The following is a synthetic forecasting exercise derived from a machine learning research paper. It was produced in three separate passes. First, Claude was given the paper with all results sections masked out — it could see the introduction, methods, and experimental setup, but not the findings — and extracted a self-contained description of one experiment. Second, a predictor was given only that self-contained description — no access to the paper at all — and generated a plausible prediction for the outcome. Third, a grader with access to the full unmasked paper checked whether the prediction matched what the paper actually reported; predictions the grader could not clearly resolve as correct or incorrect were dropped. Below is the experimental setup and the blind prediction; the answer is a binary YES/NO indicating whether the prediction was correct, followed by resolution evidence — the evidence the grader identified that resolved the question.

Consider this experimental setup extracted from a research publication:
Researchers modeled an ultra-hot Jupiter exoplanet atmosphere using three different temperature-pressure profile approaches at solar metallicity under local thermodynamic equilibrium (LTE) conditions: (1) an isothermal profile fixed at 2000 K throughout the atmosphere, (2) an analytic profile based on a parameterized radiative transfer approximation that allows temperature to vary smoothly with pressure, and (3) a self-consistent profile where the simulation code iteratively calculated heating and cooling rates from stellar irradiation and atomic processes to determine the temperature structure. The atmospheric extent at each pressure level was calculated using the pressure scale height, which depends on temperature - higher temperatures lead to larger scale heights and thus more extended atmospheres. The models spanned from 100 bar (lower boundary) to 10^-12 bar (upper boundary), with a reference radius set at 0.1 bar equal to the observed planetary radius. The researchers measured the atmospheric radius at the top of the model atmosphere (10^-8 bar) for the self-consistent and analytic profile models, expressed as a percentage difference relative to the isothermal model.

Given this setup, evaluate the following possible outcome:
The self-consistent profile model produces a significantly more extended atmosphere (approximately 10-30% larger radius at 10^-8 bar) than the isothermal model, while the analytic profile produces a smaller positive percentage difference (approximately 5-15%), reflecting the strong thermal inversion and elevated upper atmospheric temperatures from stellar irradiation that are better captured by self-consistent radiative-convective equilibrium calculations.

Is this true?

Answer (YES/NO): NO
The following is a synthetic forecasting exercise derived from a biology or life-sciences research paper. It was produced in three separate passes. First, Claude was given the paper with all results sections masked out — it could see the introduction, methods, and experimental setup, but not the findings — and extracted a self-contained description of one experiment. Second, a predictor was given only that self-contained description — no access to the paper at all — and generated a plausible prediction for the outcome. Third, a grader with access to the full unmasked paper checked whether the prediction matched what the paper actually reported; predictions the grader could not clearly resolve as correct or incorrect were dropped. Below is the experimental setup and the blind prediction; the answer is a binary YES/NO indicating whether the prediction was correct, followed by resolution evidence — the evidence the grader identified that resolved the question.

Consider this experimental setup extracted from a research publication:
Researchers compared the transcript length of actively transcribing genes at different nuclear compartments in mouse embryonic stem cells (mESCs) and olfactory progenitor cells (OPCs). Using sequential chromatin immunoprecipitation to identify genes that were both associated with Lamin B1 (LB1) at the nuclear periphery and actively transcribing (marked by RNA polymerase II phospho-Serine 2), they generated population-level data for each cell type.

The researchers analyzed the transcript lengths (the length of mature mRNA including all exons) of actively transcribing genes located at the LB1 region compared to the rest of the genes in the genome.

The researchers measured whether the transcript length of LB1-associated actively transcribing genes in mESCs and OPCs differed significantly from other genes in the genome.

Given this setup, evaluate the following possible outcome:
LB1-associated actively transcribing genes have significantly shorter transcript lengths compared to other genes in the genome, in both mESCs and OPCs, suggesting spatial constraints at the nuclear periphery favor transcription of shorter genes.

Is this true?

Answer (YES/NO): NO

==

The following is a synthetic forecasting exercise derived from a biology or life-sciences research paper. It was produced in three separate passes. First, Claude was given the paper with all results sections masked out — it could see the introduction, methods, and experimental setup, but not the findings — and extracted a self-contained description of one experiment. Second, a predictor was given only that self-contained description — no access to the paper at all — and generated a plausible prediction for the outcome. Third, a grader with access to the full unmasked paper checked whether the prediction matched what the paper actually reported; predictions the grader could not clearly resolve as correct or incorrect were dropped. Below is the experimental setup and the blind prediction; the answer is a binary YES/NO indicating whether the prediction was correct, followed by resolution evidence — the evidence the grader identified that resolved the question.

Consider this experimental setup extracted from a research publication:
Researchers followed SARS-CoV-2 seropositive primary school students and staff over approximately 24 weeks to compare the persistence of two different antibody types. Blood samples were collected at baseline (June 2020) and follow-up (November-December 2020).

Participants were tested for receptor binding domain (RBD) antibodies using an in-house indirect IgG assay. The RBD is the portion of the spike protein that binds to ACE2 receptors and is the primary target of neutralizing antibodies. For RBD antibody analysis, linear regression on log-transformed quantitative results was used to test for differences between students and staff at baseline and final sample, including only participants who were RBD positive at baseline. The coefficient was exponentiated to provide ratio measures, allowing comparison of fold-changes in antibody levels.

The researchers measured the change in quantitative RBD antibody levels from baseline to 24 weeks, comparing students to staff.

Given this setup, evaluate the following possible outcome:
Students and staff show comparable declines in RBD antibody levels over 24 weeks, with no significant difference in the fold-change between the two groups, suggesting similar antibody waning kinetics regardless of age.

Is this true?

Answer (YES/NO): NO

* * *

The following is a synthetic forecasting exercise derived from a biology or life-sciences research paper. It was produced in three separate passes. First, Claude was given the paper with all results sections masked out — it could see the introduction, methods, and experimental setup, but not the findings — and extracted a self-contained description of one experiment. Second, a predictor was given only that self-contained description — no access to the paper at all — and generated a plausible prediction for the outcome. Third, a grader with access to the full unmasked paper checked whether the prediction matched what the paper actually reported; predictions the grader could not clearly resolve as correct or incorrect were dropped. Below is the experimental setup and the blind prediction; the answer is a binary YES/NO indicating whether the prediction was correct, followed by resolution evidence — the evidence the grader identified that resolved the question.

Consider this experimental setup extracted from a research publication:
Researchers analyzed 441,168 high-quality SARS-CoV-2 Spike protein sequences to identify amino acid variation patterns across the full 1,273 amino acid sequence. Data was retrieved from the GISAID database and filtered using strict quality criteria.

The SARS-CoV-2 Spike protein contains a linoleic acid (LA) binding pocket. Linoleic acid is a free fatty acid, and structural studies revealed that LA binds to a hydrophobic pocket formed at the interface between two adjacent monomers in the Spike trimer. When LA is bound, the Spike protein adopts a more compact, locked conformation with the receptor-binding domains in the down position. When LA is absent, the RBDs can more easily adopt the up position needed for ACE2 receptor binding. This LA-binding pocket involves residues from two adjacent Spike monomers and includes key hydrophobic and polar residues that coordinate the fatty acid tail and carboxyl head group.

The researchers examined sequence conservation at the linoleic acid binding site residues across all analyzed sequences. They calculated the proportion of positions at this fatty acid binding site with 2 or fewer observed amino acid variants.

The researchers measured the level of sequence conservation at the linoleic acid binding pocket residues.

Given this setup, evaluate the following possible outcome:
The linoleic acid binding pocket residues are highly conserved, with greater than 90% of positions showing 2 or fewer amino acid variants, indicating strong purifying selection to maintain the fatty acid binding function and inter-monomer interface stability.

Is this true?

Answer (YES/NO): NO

Requirement
In the entries above, find each line with the string "than" and copy it.

Solution for this task
The self-consistent profile model produces a significantly more extended atmosphere (approximately 10-30% larger radius at 10^-8 bar) than the isothermal model, while the analytic profile produces a smaller positive percentage difference (approximately 5-15%), reflecting the strong thermal inversion and elevated upper atmospheric temperatures from stellar irradiation that are better captured by self-consistent radiative-convective equilibrium calculations.
The linoleic acid binding pocket residues are highly conserved, with greater than 90% of positions showing 2 or fewer amino acid variants, indicating strong purifying selection to maintain the fatty acid binding function and inter-monomer interface stability.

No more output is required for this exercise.